──────── EXTRAIT FOURNI

Apologie de l’épargne
La mise en place du livret de retraite
Le rôle des compagnies d'assurance
Comment gérer la transition
La liberté du choix
Le coût de la transition
Aujourd'hui 93 % ont quitté le système public.
La nouvelle prospérité des travailleurs
La croissance au Chili


En 1979 nous avions eu au Chili un système de retraite par répartition qui avait plus de 60 ans (commencé en 1925, dix ans avant que les Etats-Unis mettent sur pied leur système par répartition). Au cours de ma vie estudiantine, que ce soit au Chili ou à l'Université de Harvard aux États-Unis, j'ai toujours eu à coeur le problème de la pauvreté. Non pas de la pauvreté chez les jeunes parce que je pense que chacun a la vie devant soi et aura beaucoup d'occasions de s'enrichir si, bien sûr, son éducation a été bien faite, mais de la pauvreté chez les personnes âgées parce qu'il est très clair que celles-ci, et en particulier les femmes (elles vivent plus longtemps que les hommes) ont beaucoup de difficultés pour survivre quand vient la retraite.

────────────────
──────── EXTRAIT DE DONNÉES

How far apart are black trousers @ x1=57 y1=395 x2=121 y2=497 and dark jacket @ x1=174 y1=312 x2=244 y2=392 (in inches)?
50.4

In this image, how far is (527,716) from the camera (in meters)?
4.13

────────────────

_OBJECTIF DU TRAVAIL_: Rédigez la suite du texte sur le système de retraite chilien, à partir de sa dernière phrase.

_RÉSULTAT DU TRAVAIL_:
Dans mon pays la plupart des personnes âgées connaissent dans leur vieil âge une vie de pauvreté, d'anxiété. Est-ce que le gouvernement va établir un système d'indexation pour leur retraite ? Est-ce qu'elles vont recevoir leur argent ce mois-ci ou l'année prochaine ?

J'ai donc commencé à penser au problème de la pauvreté des personnes âgées, au problème de la dignité humaine.

Comment est-il acceptable de payer 15, 20 ou 30 % de cotisations toute sa vie et ne pas obtenir en fin de carrière une retraite décente ? A cause de certaines circonstances historiques, on m'a demandé d'être ministre du Travail et de la Sécurité sociale. J'ai saisi cette occasion pour résoudre ces problèmes absolument extraordinaires qui affectaient beaucoup de mes concitoyens et en particulier la classe des travailleurs.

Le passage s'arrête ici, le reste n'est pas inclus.